[DATA SECTION — start]

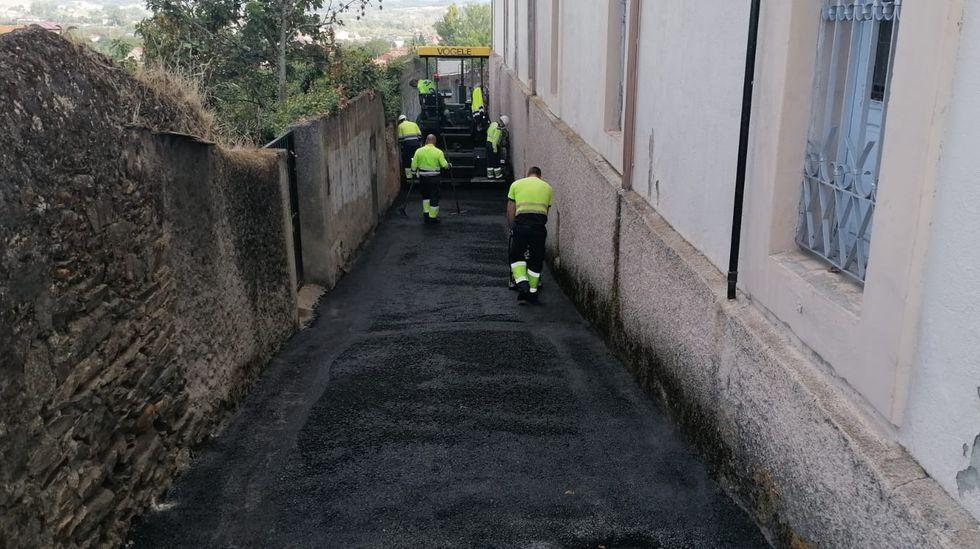 Obras de pavimentación de la Costa da Pena en las proximidades de la fundación educativa Torre de Lemos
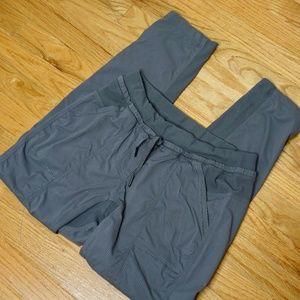 LULULEMON Gray Striped  3/4 Legging (Size 8)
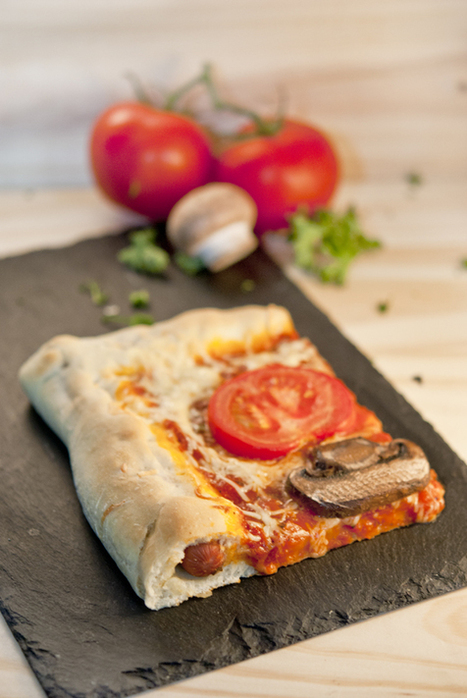 Recette de Pâte à pizza fourrée aux saucisses façon hot-dog | StellA ... | Recettes de pizzas | Scoop.it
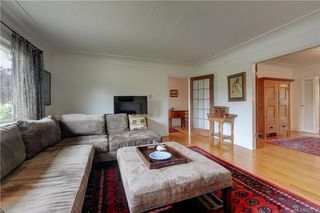 Photo 3: 121 Howe St in Victoria: Vi Fairfield West Single Family Detached for sale : MLS®# 842212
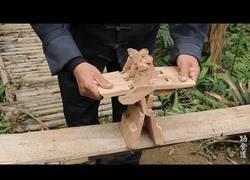 Enlace a El brutal asiento que hace este señor tallando de un simple trozo de madera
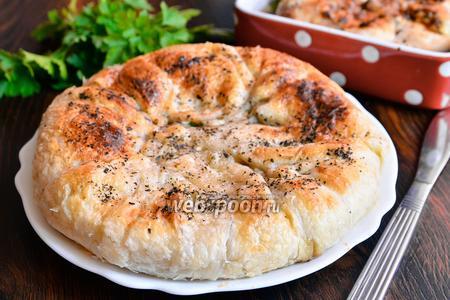 Осетинский пирог с зеленью, грибами и фаршем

[DATA SECTION — finish]

## PROBLEM REQUIREMENTS
Please set down only the lines from the one containing "Recette de Pâte" through the end of the entries, exactly as they stand, both ends included and with no pictures.

## ANSWER BOX
 Recette de Pâte à pizza fourrée aux saucisses façon hot-dog | StellA ... | Recettes de pizzas | Scoop.it
 Photo 3: 121 Howe St in Victoria: Vi Fairfield West Single Family Detached for sale : MLS®# 842212
 Enlace a El brutal asiento que hace este señor tallando de un simple trozo de madera
 Осетинский пирог с зеленью, грибами и фаршем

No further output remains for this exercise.